Basepaws clinical research on GI lymphoma and IBD
Basepaws is actively seeking veterinary partners to aid in clinical recruitment for its canine and feline GI lymphoma studies to build off of and validate its preliminary citizen science research findings. The company is collaborating on this project with veterinary partners such as Nicole Martell-Moran, DVM, MPH, DABVP (feline), of The Feline Medical Center in Houston, Texas.3
If you are a veterinary professional in a practice that has a prevalence of feline or canine GI lymphoma and/or IBD cases, Basepaws welcomes the chance to collaborate with you and your team. The genetic and oral microbiome health data from this research could potentially inform the development of new screening tools that more reliably distinguish between GI lymphoma and IBD.

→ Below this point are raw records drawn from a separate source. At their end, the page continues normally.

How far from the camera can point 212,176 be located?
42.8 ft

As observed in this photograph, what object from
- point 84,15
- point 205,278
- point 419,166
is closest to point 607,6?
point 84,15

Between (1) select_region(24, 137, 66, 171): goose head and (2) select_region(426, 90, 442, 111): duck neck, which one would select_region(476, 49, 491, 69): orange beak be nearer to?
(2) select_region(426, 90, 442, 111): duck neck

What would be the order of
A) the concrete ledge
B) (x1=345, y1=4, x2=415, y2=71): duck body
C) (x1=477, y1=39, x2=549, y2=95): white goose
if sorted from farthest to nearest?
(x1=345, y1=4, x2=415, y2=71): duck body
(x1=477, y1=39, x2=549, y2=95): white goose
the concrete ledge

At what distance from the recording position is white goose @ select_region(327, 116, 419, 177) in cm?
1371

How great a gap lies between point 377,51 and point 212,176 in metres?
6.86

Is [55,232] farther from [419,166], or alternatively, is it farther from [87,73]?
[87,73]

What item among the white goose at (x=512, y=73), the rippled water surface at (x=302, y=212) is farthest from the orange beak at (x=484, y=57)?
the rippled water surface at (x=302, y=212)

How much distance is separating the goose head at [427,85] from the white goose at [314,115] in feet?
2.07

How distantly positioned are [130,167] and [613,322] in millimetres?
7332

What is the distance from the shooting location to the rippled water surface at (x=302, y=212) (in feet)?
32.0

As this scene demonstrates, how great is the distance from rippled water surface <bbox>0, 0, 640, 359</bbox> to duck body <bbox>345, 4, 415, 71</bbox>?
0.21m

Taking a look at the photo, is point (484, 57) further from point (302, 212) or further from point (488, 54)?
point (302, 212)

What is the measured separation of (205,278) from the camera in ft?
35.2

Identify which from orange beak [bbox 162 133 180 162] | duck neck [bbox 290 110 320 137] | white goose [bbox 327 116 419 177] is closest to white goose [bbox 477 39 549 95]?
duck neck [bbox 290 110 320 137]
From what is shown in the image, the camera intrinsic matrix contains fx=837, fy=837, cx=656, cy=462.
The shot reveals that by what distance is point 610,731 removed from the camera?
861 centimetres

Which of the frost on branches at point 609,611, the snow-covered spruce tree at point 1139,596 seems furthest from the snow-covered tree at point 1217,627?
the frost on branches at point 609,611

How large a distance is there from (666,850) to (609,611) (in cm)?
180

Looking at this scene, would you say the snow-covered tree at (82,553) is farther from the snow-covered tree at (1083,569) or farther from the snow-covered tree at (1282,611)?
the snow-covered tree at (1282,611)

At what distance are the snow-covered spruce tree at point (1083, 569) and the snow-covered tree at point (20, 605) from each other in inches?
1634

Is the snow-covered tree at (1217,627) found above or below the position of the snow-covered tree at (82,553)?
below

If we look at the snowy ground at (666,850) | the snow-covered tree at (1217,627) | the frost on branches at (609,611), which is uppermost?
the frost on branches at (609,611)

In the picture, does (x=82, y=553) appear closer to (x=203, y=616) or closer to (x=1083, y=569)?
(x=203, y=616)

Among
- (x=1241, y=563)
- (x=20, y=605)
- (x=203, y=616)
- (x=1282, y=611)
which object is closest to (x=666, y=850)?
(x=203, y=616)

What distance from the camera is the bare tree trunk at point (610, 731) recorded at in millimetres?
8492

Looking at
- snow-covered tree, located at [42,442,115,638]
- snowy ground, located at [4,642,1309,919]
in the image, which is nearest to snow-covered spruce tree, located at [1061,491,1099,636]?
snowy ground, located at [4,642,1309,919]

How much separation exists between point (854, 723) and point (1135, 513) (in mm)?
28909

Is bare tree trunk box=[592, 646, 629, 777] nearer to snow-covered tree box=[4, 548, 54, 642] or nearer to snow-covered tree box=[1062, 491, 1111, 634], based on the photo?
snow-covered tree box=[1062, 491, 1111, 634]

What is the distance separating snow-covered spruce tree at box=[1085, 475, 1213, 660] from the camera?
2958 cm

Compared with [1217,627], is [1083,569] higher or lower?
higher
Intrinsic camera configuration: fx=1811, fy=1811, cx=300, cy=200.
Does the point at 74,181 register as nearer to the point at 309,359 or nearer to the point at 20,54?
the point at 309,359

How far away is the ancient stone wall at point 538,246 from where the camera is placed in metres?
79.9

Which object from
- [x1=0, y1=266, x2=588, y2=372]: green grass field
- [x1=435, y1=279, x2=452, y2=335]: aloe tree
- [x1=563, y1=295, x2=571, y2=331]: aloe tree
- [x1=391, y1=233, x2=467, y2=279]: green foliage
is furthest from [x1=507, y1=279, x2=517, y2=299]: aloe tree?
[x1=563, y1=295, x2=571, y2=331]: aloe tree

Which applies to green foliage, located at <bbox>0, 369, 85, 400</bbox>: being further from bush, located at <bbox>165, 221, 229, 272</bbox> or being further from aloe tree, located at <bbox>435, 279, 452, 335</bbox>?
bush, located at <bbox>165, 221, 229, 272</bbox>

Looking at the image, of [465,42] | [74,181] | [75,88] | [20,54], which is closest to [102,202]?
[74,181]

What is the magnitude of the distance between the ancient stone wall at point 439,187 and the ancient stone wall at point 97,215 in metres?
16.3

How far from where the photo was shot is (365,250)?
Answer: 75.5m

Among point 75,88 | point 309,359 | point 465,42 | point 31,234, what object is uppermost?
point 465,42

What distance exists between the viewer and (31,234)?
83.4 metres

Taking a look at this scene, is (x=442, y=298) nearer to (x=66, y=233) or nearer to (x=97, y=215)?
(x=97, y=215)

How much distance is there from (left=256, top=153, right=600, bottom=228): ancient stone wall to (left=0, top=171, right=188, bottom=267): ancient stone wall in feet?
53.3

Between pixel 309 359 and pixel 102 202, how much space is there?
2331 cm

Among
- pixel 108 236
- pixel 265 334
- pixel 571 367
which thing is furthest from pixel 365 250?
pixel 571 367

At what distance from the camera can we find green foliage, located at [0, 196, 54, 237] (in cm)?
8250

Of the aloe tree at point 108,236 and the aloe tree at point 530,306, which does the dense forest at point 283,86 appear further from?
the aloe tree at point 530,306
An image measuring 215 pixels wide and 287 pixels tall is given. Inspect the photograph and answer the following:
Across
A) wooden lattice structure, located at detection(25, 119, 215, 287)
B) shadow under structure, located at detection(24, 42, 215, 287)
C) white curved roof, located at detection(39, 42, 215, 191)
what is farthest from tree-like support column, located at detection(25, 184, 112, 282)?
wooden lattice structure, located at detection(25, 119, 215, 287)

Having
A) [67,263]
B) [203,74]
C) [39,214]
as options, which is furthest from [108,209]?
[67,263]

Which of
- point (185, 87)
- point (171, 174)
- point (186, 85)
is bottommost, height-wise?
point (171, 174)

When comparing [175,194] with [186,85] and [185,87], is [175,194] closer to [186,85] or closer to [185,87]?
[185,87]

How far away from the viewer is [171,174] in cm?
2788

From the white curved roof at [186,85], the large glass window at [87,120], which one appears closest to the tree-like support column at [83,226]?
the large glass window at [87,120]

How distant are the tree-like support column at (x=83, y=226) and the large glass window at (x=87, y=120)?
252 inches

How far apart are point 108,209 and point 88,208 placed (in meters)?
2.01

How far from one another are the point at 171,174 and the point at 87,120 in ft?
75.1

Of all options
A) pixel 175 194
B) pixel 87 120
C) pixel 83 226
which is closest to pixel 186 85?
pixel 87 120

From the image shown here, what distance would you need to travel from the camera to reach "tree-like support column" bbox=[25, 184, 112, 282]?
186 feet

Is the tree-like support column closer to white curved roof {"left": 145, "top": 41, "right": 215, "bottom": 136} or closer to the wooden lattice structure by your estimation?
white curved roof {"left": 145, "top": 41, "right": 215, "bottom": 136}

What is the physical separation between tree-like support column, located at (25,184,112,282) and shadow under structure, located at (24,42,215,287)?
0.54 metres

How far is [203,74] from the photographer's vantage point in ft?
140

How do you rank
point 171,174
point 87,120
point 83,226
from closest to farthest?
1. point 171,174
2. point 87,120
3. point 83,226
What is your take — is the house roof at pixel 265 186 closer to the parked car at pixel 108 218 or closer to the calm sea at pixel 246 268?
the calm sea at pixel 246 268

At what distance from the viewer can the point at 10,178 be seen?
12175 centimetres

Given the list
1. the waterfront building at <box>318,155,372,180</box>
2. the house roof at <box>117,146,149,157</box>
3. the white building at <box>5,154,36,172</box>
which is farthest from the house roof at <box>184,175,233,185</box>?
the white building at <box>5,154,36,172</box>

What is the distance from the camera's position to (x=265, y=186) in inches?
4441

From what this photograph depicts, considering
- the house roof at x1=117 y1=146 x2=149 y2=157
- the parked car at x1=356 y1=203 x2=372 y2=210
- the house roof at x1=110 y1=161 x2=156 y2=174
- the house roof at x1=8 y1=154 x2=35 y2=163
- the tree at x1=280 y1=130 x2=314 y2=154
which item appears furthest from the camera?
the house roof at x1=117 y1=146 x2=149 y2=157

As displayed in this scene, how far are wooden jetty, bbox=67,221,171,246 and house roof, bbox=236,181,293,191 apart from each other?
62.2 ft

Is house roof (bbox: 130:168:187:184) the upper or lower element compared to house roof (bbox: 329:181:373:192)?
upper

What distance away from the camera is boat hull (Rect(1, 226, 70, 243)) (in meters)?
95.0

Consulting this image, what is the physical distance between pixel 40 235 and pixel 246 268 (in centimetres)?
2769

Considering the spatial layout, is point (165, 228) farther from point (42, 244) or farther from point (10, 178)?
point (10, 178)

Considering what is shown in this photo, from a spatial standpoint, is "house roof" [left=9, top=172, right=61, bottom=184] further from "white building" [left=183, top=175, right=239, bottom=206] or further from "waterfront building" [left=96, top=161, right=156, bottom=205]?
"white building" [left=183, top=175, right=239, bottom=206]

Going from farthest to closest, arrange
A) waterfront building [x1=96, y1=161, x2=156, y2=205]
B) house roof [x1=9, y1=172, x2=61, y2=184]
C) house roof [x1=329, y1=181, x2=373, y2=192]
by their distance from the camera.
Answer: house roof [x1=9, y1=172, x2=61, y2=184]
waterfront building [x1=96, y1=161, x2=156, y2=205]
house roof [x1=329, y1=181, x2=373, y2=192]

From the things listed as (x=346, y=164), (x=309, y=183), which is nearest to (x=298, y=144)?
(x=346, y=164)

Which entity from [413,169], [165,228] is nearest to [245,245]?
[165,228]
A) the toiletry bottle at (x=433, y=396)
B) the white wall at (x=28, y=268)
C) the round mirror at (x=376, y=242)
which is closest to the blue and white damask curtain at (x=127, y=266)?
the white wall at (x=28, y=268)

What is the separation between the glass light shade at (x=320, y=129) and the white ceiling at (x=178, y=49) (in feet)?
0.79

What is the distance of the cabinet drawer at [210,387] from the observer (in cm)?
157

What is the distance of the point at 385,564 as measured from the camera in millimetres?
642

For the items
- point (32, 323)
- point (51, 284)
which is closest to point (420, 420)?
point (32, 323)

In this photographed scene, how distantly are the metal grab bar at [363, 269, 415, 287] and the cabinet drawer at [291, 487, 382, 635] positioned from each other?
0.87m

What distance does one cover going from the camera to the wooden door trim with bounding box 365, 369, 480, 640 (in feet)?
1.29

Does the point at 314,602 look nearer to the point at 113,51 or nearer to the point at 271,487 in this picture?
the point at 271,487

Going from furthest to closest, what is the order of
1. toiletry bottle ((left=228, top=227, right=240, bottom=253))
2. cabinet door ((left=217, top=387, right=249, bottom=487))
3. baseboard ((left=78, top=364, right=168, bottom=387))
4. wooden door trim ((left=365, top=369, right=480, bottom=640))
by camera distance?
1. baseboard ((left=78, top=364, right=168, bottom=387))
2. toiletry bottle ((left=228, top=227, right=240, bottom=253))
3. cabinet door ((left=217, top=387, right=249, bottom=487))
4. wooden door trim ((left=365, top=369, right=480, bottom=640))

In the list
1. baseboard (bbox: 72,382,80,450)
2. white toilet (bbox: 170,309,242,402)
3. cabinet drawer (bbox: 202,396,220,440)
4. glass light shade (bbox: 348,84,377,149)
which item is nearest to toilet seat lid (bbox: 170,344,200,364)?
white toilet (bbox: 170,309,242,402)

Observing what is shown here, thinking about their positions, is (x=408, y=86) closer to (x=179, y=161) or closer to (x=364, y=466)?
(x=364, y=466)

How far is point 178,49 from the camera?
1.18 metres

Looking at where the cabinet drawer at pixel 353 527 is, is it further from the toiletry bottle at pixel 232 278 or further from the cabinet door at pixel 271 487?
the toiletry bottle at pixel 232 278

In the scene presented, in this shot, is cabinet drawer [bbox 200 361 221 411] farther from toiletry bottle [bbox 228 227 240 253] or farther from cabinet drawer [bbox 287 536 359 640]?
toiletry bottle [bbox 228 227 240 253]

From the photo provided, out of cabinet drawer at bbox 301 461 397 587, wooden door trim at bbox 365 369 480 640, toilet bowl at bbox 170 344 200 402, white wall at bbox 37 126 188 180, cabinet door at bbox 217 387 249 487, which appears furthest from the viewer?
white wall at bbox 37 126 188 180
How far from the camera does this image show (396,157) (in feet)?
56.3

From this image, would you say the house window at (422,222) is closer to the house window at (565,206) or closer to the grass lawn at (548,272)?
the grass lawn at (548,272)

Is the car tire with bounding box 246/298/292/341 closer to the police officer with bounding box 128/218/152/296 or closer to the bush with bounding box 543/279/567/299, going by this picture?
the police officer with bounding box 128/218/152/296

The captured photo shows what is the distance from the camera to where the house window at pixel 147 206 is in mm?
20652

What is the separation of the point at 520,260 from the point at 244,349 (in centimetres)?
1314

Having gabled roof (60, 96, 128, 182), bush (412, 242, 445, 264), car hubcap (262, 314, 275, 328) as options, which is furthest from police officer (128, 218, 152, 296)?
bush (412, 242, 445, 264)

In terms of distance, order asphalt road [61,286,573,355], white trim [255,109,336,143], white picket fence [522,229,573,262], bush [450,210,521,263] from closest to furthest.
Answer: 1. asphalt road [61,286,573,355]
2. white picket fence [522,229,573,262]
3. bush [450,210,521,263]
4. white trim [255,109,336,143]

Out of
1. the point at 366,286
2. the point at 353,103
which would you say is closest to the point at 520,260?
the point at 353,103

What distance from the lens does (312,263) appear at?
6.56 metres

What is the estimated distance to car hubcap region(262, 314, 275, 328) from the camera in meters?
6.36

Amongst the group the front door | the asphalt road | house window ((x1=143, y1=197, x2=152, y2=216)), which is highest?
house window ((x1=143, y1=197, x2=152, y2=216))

In addition to offering pet parents peace of mind, such a tool could support veterinarians’ efforts to make accurate diagnoses and implement therapeutic interventions that are more appropriate and targeted for either IBD or GI lymphoma. It could potentially be a game changer for veterinarians’ follow through efforts, since an intestinal biopsy—costly for pet parents and invasive for pets—is currently the primary method of confirming IBD versus GI lymphoma. Affordability, convenience, and stress are among the many factors that present a challenge to getting pet parents to follow through with a biopsy.
How to participate
Participation involves following a simple study protocol for collecting an oral swab sample from qualifying patients, filling out basic screening information for each sample, and sharing patients’ clinical records. Compensation is provided for every collected sample that matches particular criteria, and the company will supply the oral swab collection kits for obtaining feline and canine clinical samples.